## Document section
--- start ---
Most people can recall where they were on September 11, 2001, at the moments the planes struck the World Trade Center twin towers. The disturbing memory is etched on my mind, first receiving the call, then later coming to terms with the grim reality as it was relayed around the world by the media. As a so-called business continuity expert, the sensation of loss was amplified by past experience and an insight of what was to come.

For two decades, both before and after the London bombings of the 1990s, a handful of specialists including myself have preached, lived and breathed disaster recovery (DR) in its many guises and now, despite the billions of dollars spent to secure the way we do business and proof it against disruption, we are confronted by this apocalyptic scenario.

So what does 9/11 really mean for business? Has the world changed? Will normality be resumed in a year, a decade, or is this the beginning of a new era, a Vietnam or a Cold War? This is a chilling and uncertain possibility.

In this article I have attempted to crystallise what I believe are the future implications of September 11 for global markets and world trade generally.

Evolution

Technically, we are told, the term 'DR' (disaster recovery) was superseded in the early 1990s by 'contingency planning', later by 'business continuity' and recently by 'operational risk management'. To be sure, the discipline is maturing, but it's important to understand what it means, where the advances came from and their relative value.

From my perspective there are two key differences between then and now. First, business continuity in its purest form means that from the outside, despite inner chaos, there is negligible perception of anything untoward. This implies that reputation will be preserved, business revenues undiminished, growth continuous and competitive edge maintained. This amounts to perfection, the holy grail of business continuity; the reality is rarely so aesthetically or financially pleasing, although some very impressive organisations all but achieved this following 9/11.
--- end ---
## List of tasks
(a) Answer these questions using the article on business continuity after 9/11:
(i) The writer mentions London bombings from which decade?
(ii) Which term superseded 'DR' in the early 1990s?
(iii) Which term is given as the most recent name for the discipline?
(b) Say whether each statement agrees with the article on business continuity after 9/11. Give yes or no, and quote the deciding words.
(i) The writer has been involved with disaster recovery for about two decades.
(ii) The writer says no organisation came close to perfect business continuity after 9/11.
(iii) 'Business continuity' replaced 'DR' before 'contingency planning' did.
(c) Write out the passage of the article on business continuity after 9/11 from "So what does" to "and uncertain possibility.".

## Raw rows
--- start ---
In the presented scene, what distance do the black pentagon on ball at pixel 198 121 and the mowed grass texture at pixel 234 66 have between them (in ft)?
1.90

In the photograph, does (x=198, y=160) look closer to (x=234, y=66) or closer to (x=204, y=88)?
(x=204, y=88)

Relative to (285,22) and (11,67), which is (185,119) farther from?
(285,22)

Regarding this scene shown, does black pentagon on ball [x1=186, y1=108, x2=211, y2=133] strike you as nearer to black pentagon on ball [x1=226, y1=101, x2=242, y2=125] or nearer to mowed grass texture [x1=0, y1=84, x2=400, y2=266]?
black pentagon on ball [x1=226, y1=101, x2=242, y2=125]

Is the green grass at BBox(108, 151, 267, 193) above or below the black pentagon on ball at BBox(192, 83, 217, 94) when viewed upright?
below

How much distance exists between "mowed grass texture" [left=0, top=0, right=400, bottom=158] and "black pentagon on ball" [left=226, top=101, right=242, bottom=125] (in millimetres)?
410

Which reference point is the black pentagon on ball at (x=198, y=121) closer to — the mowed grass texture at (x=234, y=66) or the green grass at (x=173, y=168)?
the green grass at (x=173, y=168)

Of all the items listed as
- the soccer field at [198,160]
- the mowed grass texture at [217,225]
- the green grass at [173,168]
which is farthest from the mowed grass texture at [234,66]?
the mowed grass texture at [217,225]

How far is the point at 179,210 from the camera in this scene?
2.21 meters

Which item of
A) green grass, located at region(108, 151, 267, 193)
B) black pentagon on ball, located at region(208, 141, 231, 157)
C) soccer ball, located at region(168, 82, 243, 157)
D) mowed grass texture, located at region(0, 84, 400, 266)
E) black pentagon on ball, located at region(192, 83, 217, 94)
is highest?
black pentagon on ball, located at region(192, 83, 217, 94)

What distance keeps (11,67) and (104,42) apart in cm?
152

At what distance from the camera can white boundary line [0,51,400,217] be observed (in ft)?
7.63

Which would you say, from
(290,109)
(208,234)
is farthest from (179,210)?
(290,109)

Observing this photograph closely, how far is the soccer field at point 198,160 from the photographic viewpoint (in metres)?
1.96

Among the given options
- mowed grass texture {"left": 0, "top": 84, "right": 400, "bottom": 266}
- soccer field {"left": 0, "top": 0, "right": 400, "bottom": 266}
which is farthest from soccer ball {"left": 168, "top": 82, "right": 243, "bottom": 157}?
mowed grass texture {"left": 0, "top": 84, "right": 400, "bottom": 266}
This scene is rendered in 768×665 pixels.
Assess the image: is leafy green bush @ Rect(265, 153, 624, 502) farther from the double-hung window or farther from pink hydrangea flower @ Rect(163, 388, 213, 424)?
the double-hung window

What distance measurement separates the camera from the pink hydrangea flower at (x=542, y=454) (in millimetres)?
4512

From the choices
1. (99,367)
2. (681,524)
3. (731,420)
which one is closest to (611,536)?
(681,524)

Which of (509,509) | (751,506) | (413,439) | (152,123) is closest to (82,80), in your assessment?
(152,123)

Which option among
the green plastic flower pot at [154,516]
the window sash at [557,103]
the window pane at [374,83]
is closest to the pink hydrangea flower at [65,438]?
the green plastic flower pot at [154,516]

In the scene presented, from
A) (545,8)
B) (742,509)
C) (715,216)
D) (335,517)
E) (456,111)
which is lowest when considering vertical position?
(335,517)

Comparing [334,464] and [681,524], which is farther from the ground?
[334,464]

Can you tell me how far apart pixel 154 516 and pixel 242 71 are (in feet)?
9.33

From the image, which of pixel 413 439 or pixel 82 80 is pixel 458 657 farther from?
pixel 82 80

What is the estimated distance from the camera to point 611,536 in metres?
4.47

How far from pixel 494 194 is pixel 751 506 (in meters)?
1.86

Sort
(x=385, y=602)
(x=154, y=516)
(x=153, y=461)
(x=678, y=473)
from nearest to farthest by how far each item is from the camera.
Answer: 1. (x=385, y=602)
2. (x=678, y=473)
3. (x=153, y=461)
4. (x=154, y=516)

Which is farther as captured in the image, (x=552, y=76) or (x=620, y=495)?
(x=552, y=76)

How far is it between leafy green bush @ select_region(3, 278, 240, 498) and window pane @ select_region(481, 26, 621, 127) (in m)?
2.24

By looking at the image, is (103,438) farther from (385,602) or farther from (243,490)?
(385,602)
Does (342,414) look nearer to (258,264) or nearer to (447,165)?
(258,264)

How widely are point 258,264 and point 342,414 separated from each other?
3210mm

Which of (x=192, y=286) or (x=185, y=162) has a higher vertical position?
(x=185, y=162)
--- end ---
## Answers to the exercises
(a)
(i) The 1990s
(ii) 'contingency planning'
(iii) 'operational risk management'

(b)
(i) Yes: "For two decades, both before and after the London bombings of the 1990s, a handful of specialists including myself have preached, lived and breathed disaster recovery (DR)"
(ii) No: "some very impressive organisations all but achieved this following 9/11"
(iii) No: "superseded in the early 1990s by 'contingency planning', later by 'business continuity'"

(c)
So what does 9/11 really mean for business? Has the world changed? Will normality be resumed in a year, a decade, or is this the beginning of a new era, a Vietnam or a Cold War? This is a chilling and uncertain possibility.